Подавленный и униженный, отец Чисхолм вернулся в дом, выкупался и переоделся, затем нашел среди своих бумаг и тщательно изучил письмо из Тяньцзиня. В нем явственно обозначена была дата: 19-е мая, то есть завтра, как он и сказал. Фрэнсис разорвал письмо на мелкие клочки. Подумал о той дрофе… прекрасной дурацкой дрофе… и вспыхнул. Внизу он столкнулся с Иосифом, который возвратился с базара, таща полные сумки покупок и в преотличнейшем настроении.
— Иосиф!

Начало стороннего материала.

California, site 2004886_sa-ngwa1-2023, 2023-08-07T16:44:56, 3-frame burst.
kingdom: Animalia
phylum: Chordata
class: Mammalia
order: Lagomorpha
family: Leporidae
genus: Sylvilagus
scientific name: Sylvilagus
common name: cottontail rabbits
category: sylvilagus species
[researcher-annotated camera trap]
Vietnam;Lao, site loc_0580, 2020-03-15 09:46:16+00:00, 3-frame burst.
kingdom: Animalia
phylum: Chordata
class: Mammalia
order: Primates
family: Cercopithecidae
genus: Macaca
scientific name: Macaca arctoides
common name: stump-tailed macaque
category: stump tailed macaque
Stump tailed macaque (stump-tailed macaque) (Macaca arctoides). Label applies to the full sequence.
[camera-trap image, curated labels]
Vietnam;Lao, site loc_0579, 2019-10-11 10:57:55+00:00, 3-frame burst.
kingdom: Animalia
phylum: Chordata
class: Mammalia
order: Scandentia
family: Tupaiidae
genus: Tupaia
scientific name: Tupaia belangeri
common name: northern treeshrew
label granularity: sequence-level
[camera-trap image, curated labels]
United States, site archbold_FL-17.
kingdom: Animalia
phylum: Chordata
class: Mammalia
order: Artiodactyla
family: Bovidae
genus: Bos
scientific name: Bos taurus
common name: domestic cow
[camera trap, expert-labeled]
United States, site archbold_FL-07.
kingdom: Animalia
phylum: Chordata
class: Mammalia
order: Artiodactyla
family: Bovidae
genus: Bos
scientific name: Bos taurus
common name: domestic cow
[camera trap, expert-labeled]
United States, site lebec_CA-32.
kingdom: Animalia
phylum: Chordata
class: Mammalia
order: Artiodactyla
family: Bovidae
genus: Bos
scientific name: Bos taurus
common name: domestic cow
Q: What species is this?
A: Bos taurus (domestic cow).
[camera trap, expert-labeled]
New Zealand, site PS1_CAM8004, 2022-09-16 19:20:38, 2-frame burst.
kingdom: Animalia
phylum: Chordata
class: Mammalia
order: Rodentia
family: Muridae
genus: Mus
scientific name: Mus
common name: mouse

Отнеси фрукты, что ты купил, в дом сестер, а все остальное раздай бедным.
— Но господин… — ошеломленным тоном приказания и выражением лица священника, Иосиф проглотил свои возражения. — Да, господин.
Фрэнсис направился к церкви, сжав губы, словно стараясь скрыть неожиданную боль.
На следующее утро, сестры-монахини присутствовали на мессе. Он бессознательно ускорил конец службы, надеясь, что мать Мария- Вероника подождет его на дворе, но ее там не было. Не пришла она за инструкциями и к нему домой. Часом позже Фрэнсис нашел ее в классе, сестра Мария-Вероника что-то писала.
— Садитесь, пожалуйста, преподобная мать.
— Благодарю вас, — она отвечала приветливо, но продолжала стоять с пером в руке, как бы давая понять, что разговор не может быть длительным; на письменном столе перед ней лежала почтовая бумага. — А я ожидала тут своих учеников.
— Сегодня днем у вас их будет двадцать человек, — он старался говорить любезно и непринужденно. — Они, кажется, довольно смышленые малыши.
Монахиня улыбнулась:
— Мы сделаем для них все, что в наших силах.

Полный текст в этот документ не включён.